JSON_HEX_QUOT and JSON_HEX_APOS
To understand what this does, take a look at the following example:
$array = array(
"a" => "'",
"b" => '"',
);
// This will output {"a":"'","b":"\""}
echo json_encode($array);
// This will output {"a":"\u0027","b":"\u0022"}
echo json_encode($array, JSON_HEX_QUOT | JSON_HEX_APOS);
So the quotes around the string literals are never encoded. Quotes inside string literals will be escaped without the flags, and encoded with them.
According to your references, this is used to make the output safe to use inside event handlers (i.e. HTML attributes). It is true that they are not strictly needed inside script tags, but it is not entirely correct that they are safe in event handlers.

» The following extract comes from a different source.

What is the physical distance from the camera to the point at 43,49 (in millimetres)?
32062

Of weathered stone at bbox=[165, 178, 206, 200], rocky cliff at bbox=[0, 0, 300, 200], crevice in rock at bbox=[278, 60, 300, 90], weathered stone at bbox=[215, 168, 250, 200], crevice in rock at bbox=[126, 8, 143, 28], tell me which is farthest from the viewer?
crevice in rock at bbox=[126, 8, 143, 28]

Take a look at this example for instance:
<?php $data = array(" onmouseenter=alert(1) " => "foo"); ?>
<a onclick="x = <?= json_encode($data, JSON_HEX_QUOT | JSON_HEX_APOS); ?>">test</a>
Resulting in:
<a onclick="x = {" onmouseenter=alert(1) ": "foo"}">test</a>
I think you are safe if you always enclose your attribute values in single quotes, but still this feels a little risky.
JSON_HEX_AMP
Quoting your reference here:
For compatibility with XHTML non-CDATA script blocks, do & as well.

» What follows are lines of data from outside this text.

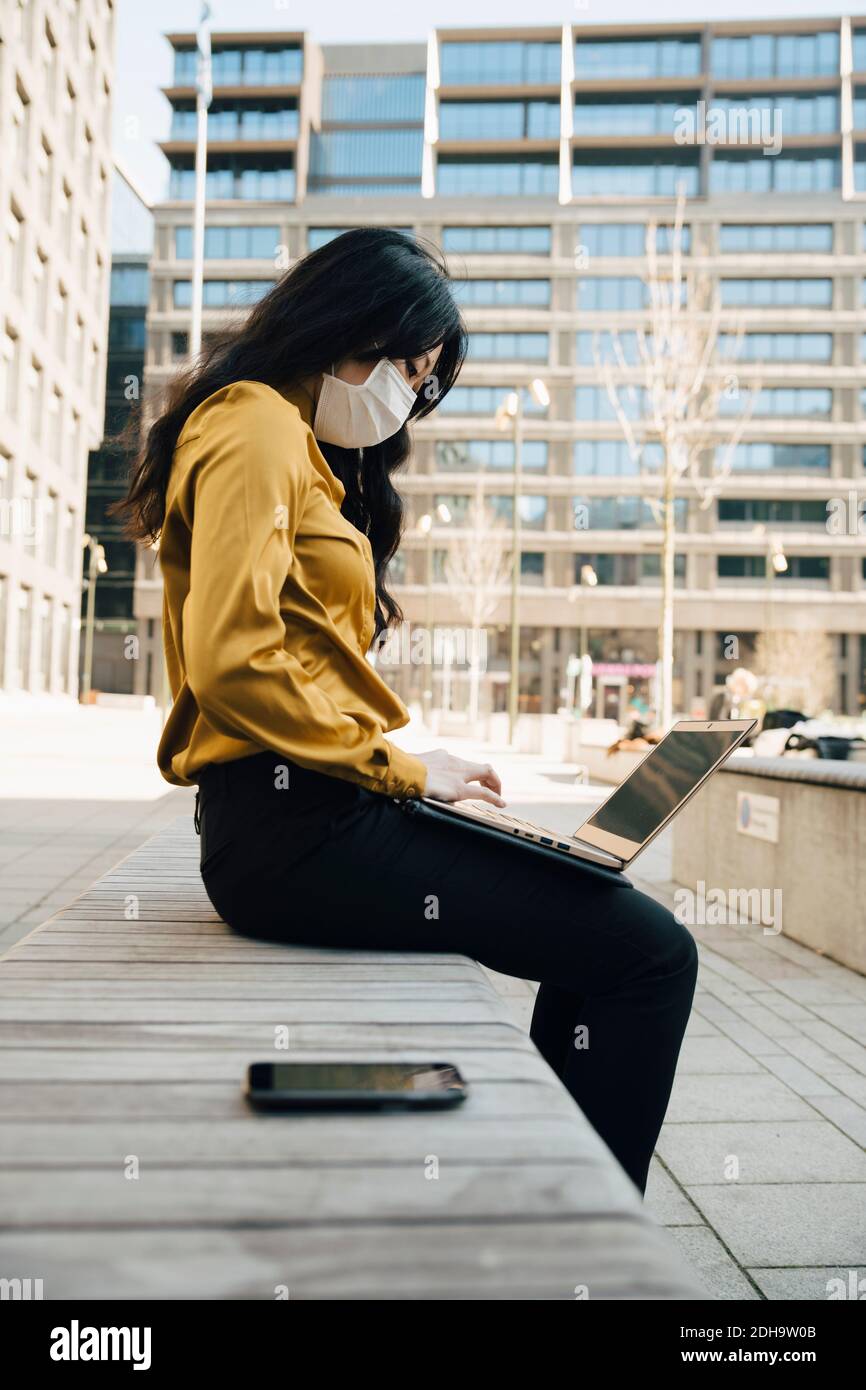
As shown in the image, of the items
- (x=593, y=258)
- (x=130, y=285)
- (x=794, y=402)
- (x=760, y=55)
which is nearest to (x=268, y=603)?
(x=794, y=402)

So since you are doing HTML5 this doesn't apply to you, and I don't think theres a security vulnerability here anyway. Still, it doesnt hurt to encode.
Conclusion
- For your usage - inside a script tag in HTML5 - just using
JSON_HEX_TAG
is enough.
- Doing this inside attributes (event handlers) is dangerous, at least unless you enclose in single quotes.
- If I were you, I would create a little helper function called
safe_json_encode
that uses all four flags, and then only use it in script tags. Encoding more than necesarry does not hurt you.
Further notes
- Make sure to serve the page with a correct content type and character encoding. Messing this up can lead to ways to bypass the encoding.
- If you later output the variable values to HTML, you need to think about XSS again. Using values from your JSON in e.g.
innerHTML
or document.write
will not be safe. (I see you deal with this on your second line of script.)
Disclaimar: This is based on research I made today. I'm no PHP guru. If you are relying on this for something critical, you probably want to do some more research on your own to make sure I am not missing something here.